I got up this morning, a Sunday, decided not to go to church, and then, at the moment I would have been on my way to church any other Sunday, but today was still in my pajamas, I realized I was on Altar Guild this morning and someone was going to have to clean up the sacristy after mass. But it wouldn’t be me. And that would be a great inconvenience for many people.

And yes, mea culpa.

But what is the real problem here? It is true, next month I will be 82, and remembering things that have not been noted with a huge sign on my bedroom wall is increasingly difficult.

EXCEPT…I remember everything that is important to me. I remember to meet my friends to go grocery shopping. I remember to go to the liquor store. I remember to watch Project Runway and Burn Notice. I remember to buy cat food, kitty litter and toilet paper.

Why am I increasingly finding it not important to go to church? Why do I forget that I am on Altar Guild the second Sunday of the month, when I can remember my Social Security check is put in my bank account on the 3rd of every month?

Why is my relationship with God a constantly nurturing one, when my relationship with the Episcopal Church and my own church is a constantly irritating one?

I like quite a few of the people I commune with. But I also find quite a few of them to be do-gooding assholes. I like our Rector just fine, although in the four-and-a-half years I have been back in the Episcopal fold he has never had a meaningful conversation with me. I really love the Assistant Priest. She tries to pick up the pieces our Rector leaves strewn around because he tries to do too much in too many areas too much of the time. But even she can only do so much.

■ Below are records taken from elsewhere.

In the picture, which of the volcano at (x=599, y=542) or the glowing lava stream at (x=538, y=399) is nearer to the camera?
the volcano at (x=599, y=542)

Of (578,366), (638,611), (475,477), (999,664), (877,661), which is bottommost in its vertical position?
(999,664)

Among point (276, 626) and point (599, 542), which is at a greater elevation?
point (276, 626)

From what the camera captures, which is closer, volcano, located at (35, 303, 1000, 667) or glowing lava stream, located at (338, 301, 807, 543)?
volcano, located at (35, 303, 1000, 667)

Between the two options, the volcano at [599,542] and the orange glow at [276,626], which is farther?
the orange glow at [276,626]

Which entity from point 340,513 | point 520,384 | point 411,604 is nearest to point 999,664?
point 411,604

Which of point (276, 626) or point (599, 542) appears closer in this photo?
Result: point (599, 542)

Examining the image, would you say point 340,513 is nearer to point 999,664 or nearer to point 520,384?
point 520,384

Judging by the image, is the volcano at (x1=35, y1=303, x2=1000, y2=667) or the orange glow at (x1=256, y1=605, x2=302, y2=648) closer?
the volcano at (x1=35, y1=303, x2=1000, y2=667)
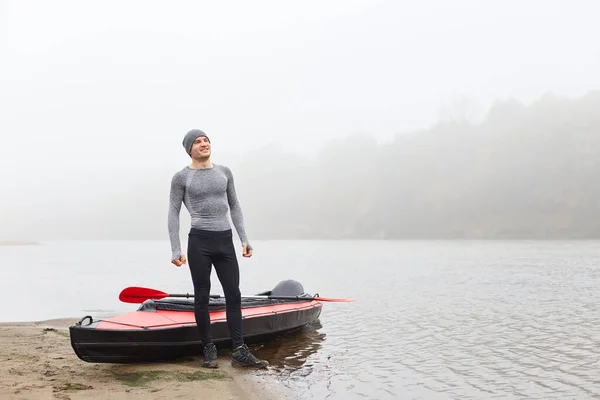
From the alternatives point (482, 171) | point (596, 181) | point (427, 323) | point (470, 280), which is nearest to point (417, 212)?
point (482, 171)

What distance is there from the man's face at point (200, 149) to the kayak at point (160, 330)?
2451mm

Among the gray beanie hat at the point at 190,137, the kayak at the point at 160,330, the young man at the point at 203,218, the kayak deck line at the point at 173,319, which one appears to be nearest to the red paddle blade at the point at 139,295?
the kayak at the point at 160,330

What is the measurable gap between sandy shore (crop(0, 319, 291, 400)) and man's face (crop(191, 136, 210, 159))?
2.69 metres

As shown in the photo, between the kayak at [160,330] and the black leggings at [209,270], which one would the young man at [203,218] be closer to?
the black leggings at [209,270]

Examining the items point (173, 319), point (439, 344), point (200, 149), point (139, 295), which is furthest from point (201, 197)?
point (439, 344)

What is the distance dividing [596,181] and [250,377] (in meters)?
190

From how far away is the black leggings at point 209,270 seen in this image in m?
6.33

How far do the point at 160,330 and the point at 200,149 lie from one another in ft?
8.46

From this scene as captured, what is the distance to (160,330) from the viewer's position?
6930mm

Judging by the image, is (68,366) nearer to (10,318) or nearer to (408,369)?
(408,369)

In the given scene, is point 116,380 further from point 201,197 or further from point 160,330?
point 201,197

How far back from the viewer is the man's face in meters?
6.31

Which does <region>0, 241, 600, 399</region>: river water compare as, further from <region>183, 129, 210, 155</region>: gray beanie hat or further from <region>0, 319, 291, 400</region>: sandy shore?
<region>183, 129, 210, 155</region>: gray beanie hat

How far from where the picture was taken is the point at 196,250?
6312 millimetres
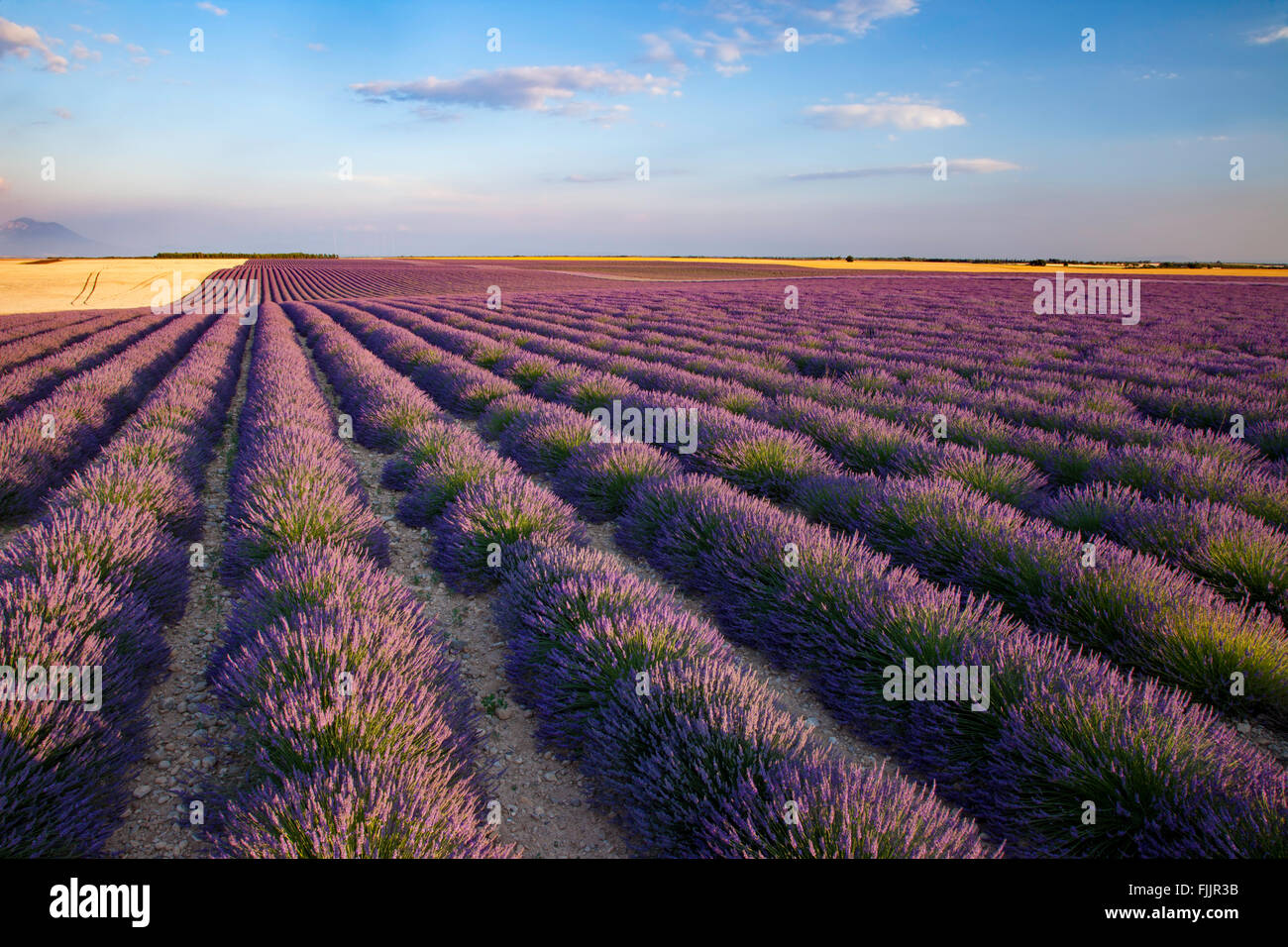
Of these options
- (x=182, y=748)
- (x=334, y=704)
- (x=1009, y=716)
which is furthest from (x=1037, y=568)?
(x=182, y=748)

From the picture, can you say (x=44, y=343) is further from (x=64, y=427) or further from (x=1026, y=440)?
(x=1026, y=440)

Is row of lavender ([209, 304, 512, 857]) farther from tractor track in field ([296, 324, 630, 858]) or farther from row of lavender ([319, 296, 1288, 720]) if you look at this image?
row of lavender ([319, 296, 1288, 720])

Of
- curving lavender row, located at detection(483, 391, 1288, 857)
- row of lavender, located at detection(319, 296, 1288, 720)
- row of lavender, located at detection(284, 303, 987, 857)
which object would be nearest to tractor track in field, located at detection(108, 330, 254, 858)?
row of lavender, located at detection(284, 303, 987, 857)

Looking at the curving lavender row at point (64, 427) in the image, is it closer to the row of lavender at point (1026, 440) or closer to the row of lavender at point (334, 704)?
the row of lavender at point (334, 704)

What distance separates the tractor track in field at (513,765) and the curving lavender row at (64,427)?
3588mm

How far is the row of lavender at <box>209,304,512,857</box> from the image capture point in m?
1.75

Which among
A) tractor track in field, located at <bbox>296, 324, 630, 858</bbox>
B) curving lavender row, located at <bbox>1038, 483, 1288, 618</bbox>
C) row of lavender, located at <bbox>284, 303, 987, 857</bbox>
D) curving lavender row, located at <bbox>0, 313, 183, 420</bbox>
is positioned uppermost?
curving lavender row, located at <bbox>0, 313, 183, 420</bbox>

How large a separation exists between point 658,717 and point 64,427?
7.20 metres

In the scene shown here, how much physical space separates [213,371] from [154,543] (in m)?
7.07

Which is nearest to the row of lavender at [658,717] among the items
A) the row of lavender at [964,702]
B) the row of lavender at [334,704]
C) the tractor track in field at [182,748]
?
the row of lavender at [964,702]

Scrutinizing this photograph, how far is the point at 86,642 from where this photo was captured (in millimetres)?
2553

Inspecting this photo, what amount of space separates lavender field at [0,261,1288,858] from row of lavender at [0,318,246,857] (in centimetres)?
2

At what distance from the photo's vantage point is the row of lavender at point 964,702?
1999 mm

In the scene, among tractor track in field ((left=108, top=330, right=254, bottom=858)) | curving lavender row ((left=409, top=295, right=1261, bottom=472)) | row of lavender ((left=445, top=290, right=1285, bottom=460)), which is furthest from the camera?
row of lavender ((left=445, top=290, right=1285, bottom=460))
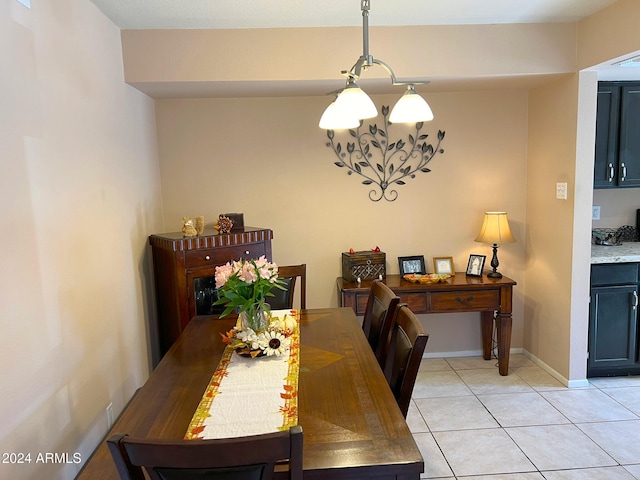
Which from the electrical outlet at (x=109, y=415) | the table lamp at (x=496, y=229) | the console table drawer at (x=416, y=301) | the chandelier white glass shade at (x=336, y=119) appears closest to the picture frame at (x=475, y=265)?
the table lamp at (x=496, y=229)

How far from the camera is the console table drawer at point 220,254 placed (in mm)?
2852

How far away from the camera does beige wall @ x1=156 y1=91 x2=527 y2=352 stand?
3.50 metres

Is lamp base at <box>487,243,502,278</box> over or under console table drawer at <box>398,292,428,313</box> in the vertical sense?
over

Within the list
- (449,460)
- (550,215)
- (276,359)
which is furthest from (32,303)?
(550,215)

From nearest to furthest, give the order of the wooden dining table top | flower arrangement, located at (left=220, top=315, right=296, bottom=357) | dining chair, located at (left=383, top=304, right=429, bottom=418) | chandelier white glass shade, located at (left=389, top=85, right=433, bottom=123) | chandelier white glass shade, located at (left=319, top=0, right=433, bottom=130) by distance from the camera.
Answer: the wooden dining table top, dining chair, located at (left=383, top=304, right=429, bottom=418), chandelier white glass shade, located at (left=319, top=0, right=433, bottom=130), chandelier white glass shade, located at (left=389, top=85, right=433, bottom=123), flower arrangement, located at (left=220, top=315, right=296, bottom=357)

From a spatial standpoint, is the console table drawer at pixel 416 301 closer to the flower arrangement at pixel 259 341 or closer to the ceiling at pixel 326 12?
the flower arrangement at pixel 259 341

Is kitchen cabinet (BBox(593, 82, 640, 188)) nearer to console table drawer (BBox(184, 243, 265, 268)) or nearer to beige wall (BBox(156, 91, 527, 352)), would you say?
beige wall (BBox(156, 91, 527, 352))

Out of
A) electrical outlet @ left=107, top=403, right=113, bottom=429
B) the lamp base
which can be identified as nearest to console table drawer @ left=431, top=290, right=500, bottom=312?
the lamp base

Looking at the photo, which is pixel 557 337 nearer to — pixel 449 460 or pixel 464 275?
pixel 464 275

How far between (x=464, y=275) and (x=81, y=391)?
2756 mm

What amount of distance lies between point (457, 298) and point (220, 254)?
1.74 meters

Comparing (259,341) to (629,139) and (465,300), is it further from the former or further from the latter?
(629,139)

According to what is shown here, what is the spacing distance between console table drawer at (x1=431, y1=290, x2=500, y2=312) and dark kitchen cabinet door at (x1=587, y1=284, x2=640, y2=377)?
2.15 feet

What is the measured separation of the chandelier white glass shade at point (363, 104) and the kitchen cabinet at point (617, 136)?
2193 millimetres
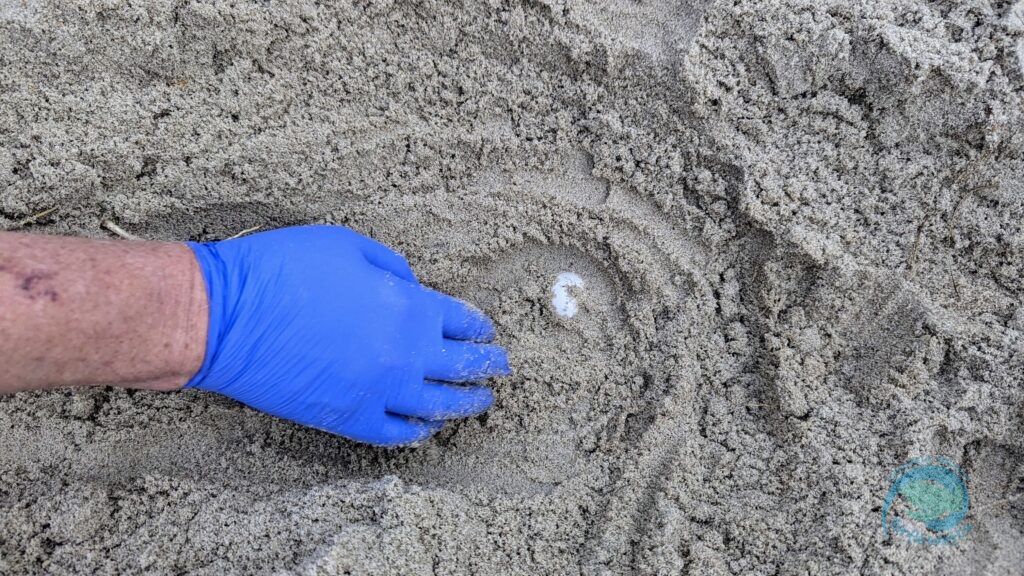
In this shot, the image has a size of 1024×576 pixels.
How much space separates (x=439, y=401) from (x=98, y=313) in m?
0.76

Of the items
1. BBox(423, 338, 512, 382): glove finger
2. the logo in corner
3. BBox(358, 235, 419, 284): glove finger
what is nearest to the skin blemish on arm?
BBox(358, 235, 419, 284): glove finger

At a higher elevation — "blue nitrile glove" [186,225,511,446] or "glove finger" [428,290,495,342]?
"glove finger" [428,290,495,342]

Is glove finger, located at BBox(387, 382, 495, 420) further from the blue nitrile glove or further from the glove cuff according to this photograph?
the glove cuff

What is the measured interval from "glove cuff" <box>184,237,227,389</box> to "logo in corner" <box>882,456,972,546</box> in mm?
1554

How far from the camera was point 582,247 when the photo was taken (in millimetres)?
1880

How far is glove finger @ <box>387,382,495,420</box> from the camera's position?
1.70m

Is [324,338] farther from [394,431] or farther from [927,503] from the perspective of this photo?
[927,503]

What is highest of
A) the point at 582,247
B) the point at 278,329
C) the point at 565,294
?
the point at 582,247

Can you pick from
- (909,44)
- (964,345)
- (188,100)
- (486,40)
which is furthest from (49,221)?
(964,345)

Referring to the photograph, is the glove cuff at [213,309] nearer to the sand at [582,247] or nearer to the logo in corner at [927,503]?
the sand at [582,247]

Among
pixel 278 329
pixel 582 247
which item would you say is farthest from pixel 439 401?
pixel 582 247

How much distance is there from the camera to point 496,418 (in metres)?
1.84

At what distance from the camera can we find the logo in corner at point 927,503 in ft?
5.21

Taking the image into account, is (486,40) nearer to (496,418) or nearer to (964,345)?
(496,418)
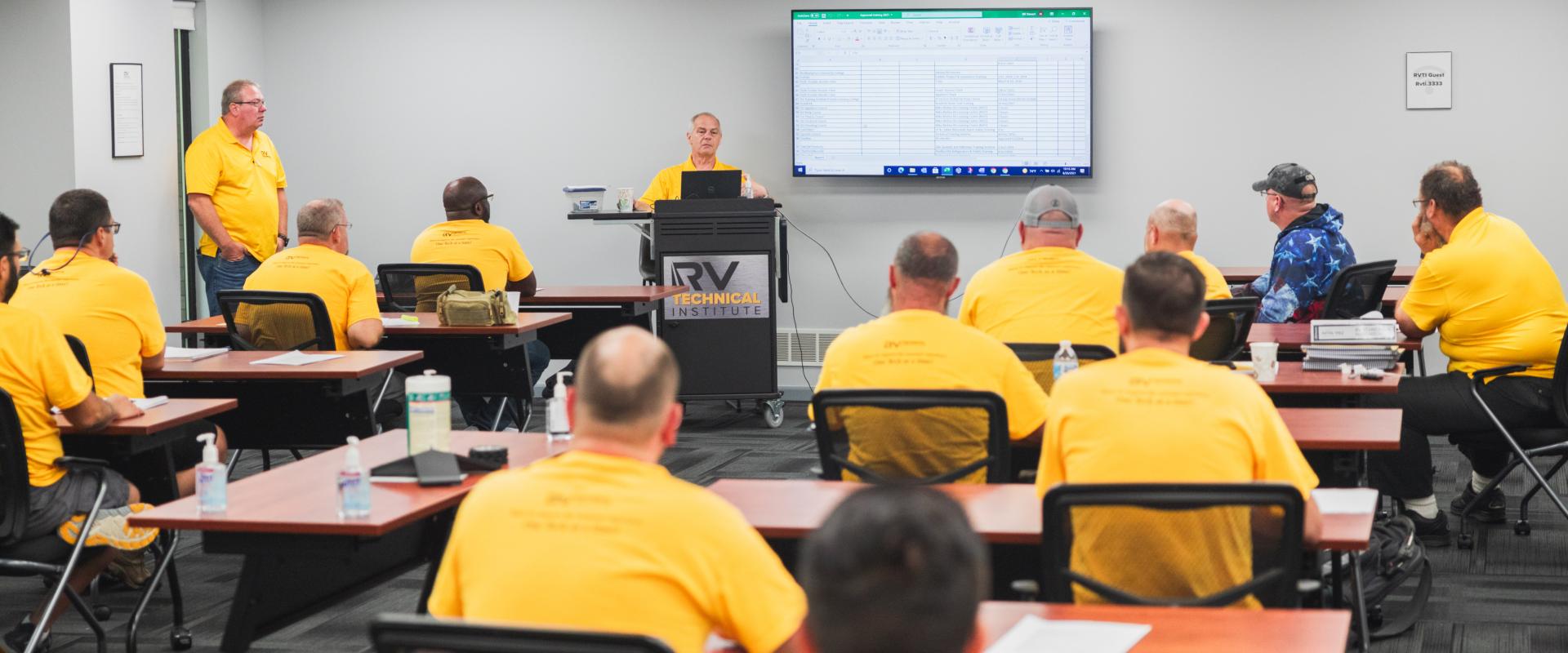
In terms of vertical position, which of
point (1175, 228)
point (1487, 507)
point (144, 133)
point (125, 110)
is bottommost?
point (1487, 507)

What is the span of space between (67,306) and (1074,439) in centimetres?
320

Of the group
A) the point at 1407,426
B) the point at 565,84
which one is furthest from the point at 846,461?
the point at 565,84

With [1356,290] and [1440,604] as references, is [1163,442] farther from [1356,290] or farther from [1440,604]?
[1356,290]

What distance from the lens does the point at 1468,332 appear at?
219 inches

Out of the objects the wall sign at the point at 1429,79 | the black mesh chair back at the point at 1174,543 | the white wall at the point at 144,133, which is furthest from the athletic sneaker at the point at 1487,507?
the white wall at the point at 144,133

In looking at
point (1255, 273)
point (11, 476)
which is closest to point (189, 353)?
point (11, 476)

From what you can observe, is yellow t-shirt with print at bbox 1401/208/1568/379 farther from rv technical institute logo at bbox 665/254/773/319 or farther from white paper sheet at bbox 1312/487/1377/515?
rv technical institute logo at bbox 665/254/773/319

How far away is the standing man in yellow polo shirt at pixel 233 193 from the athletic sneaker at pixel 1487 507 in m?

I love the whole Canon of the Mass. Our church has a wonderful choir and the music is truly celestial. I love the moment before we are invited to the altar, when the priest reminds us of Jesus’s words at the Last Supper. I love the act of taking communion.

WHY AM I NOT COMPELLED TO GO TO CHURCH?  Why do I not feel a terrible loss or yearning when I miss mass? Why do I not feel I must get out and walk those six-and-a-half blocks every day, even if it’s just to go to Evening Prayer? I wonder about that. Because I used to feel that compelling pull from my church. I felt it last year at this time. What has happened?

Or more to the point, what has not happened in the last few months? Last Spring I reconfirmed my confirmation. The meetings prior to that official act were inspiring.

What is missing now? God and I have a sit-down almost every day. He is so much a part of my life. Why is the church not a part of my life?

AHA! More to the point: Why am I not a part of the life of my church? Why does my church not need me? That’s a good question.